Spatial relationship records:
-----

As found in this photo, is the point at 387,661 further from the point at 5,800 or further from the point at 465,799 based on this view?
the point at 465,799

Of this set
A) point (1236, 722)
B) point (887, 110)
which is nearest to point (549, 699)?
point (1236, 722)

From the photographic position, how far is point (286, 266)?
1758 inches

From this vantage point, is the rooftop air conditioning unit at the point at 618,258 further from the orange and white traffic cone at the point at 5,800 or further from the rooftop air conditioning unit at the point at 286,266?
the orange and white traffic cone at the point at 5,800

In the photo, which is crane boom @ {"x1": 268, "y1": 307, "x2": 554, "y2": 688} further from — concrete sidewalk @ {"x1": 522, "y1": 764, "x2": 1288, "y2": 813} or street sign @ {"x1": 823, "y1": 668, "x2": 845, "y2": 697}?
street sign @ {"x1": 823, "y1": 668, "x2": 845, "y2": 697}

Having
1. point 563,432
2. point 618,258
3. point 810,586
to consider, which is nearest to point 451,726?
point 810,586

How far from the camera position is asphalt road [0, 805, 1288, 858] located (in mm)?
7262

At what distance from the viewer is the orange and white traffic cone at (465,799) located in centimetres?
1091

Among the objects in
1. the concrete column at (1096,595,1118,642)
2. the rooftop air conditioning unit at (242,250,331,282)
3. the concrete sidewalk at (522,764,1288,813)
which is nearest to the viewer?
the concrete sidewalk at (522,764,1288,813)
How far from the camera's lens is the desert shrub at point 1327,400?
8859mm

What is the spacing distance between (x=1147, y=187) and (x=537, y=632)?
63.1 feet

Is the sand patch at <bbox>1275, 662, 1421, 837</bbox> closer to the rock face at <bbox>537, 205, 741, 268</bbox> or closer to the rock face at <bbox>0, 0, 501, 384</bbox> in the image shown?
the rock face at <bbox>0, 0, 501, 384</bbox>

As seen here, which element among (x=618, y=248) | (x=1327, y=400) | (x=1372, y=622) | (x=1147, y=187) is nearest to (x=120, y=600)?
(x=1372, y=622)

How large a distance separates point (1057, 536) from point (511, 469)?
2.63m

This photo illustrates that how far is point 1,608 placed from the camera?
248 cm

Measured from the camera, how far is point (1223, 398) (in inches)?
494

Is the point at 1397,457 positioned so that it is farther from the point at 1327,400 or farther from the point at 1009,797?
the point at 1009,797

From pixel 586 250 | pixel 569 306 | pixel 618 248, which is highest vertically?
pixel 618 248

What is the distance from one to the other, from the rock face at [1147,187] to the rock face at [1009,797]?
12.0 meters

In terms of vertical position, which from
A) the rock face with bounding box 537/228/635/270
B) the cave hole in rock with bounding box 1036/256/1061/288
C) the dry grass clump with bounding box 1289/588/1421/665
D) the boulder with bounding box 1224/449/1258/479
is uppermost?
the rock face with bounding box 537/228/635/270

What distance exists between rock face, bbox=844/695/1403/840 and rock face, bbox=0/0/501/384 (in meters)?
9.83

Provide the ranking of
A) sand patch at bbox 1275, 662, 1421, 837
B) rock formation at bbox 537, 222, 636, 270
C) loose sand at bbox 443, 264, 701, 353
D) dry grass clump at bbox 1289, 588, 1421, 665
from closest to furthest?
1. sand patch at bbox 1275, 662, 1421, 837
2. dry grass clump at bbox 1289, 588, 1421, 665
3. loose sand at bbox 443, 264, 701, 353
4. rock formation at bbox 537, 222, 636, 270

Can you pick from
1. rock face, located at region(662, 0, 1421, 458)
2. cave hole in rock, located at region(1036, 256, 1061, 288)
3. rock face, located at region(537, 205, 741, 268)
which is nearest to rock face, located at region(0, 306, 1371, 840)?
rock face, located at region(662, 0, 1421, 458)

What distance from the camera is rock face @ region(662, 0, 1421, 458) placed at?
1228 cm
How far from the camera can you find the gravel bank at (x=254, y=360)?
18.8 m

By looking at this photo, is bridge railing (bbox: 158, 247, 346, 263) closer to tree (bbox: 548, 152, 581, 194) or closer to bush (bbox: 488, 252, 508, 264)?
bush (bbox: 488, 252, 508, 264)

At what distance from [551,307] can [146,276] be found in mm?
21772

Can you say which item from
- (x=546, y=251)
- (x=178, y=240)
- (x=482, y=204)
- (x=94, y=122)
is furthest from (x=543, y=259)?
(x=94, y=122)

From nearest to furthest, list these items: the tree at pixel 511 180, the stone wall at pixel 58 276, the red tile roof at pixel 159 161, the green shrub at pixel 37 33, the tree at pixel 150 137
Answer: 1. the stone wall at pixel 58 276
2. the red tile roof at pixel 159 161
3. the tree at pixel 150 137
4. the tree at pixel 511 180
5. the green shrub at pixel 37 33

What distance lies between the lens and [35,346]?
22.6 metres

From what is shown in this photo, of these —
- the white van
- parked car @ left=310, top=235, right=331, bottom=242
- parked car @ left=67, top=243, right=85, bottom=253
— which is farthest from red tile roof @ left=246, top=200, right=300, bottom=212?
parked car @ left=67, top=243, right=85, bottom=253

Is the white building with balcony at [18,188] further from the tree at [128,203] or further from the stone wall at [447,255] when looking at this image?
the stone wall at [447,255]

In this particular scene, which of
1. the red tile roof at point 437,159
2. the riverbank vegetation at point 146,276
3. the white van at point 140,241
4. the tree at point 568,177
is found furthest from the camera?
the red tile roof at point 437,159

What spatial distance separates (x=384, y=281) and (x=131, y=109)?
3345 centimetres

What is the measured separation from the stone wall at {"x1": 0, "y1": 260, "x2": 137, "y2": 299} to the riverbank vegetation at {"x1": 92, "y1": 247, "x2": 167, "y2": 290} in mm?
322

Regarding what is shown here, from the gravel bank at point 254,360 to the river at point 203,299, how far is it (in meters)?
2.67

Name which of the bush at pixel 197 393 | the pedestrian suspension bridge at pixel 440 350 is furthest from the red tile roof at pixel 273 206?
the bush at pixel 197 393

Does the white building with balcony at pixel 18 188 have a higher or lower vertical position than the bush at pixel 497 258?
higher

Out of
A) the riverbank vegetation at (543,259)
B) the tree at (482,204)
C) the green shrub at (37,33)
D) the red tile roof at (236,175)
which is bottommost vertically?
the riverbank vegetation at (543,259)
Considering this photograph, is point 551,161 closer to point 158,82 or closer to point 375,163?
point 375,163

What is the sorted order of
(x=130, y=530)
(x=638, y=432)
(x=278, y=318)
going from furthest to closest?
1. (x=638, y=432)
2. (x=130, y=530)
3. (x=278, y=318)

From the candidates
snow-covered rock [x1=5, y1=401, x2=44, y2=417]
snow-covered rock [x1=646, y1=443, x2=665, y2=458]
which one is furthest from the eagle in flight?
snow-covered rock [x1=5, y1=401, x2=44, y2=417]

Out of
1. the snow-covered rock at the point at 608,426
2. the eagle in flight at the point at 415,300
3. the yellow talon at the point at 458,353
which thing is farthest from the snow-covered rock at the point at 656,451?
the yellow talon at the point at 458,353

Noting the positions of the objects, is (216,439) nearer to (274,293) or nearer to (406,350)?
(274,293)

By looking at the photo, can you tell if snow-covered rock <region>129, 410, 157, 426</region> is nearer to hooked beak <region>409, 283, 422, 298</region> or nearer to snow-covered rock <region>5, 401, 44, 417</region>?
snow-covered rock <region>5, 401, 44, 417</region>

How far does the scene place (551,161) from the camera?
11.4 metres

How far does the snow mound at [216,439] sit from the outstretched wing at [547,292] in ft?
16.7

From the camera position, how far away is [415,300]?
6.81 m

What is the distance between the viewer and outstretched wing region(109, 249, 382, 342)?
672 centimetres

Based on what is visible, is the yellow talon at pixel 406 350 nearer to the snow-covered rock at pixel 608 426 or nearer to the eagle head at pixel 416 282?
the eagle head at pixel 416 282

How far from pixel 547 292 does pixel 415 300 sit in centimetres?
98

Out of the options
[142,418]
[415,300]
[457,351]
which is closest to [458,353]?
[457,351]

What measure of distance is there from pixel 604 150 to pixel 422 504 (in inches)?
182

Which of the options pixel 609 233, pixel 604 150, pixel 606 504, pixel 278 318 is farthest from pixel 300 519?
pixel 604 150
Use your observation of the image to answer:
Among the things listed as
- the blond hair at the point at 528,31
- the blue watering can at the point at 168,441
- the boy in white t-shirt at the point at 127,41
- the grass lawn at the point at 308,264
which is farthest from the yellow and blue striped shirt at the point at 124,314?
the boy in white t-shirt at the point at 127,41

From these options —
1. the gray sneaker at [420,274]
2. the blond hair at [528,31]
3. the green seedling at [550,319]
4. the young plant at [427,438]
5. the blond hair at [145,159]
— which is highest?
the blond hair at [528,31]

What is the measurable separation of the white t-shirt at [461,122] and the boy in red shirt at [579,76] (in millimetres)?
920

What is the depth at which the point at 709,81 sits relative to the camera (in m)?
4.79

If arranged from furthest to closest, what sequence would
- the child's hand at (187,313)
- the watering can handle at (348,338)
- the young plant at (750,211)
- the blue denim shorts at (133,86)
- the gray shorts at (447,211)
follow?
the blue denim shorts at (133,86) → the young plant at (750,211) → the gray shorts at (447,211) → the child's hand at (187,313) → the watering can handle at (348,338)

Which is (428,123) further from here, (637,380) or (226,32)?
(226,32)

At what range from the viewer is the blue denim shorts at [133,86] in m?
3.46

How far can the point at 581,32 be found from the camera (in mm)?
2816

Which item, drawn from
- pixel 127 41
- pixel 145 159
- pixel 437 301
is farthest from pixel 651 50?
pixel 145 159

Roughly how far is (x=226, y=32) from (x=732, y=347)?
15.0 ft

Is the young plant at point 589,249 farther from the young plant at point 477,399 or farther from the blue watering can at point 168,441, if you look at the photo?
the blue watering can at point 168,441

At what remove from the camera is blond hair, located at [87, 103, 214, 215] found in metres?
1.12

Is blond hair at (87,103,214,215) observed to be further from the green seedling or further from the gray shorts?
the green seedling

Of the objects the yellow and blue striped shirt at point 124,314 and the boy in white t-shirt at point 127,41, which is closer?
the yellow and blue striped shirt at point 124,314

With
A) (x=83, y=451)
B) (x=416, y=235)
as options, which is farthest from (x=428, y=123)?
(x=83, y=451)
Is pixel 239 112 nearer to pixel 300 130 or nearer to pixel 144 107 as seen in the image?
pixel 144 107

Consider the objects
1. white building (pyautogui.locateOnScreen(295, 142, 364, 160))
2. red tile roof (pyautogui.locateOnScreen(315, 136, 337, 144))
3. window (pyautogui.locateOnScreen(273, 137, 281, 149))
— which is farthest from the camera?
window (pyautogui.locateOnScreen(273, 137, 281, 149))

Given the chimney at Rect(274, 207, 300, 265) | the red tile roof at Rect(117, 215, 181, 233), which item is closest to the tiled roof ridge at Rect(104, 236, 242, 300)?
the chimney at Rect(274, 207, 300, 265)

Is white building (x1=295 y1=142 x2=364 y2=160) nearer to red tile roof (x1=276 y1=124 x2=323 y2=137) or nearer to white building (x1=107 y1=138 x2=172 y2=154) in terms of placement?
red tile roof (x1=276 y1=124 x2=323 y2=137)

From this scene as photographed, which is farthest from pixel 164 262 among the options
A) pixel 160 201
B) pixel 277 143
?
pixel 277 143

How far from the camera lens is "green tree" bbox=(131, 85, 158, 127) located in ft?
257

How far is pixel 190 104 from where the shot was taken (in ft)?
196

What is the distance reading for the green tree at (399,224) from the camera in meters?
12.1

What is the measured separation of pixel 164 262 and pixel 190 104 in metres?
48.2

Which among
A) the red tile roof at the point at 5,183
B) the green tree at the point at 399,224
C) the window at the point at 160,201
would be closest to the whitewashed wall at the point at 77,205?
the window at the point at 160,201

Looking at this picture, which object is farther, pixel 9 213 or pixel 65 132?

-----

■ What is being asked
Reproduce the stretch of items from the line containing "Provide the ranking of" through the line containing "3. loose sand at bbox 443, 264, 701, 353", keeping each line as it appears.

■ In response
Provide the ranking of
A) sand patch at bbox 1275, 662, 1421, 837
B) rock formation at bbox 537, 222, 636, 270
C) loose sand at bbox 443, 264, 701, 353
D) dry grass clump at bbox 1289, 588, 1421, 665
from closest to furthest?
1. sand patch at bbox 1275, 662, 1421, 837
2. dry grass clump at bbox 1289, 588, 1421, 665
3. loose sand at bbox 443, 264, 701, 353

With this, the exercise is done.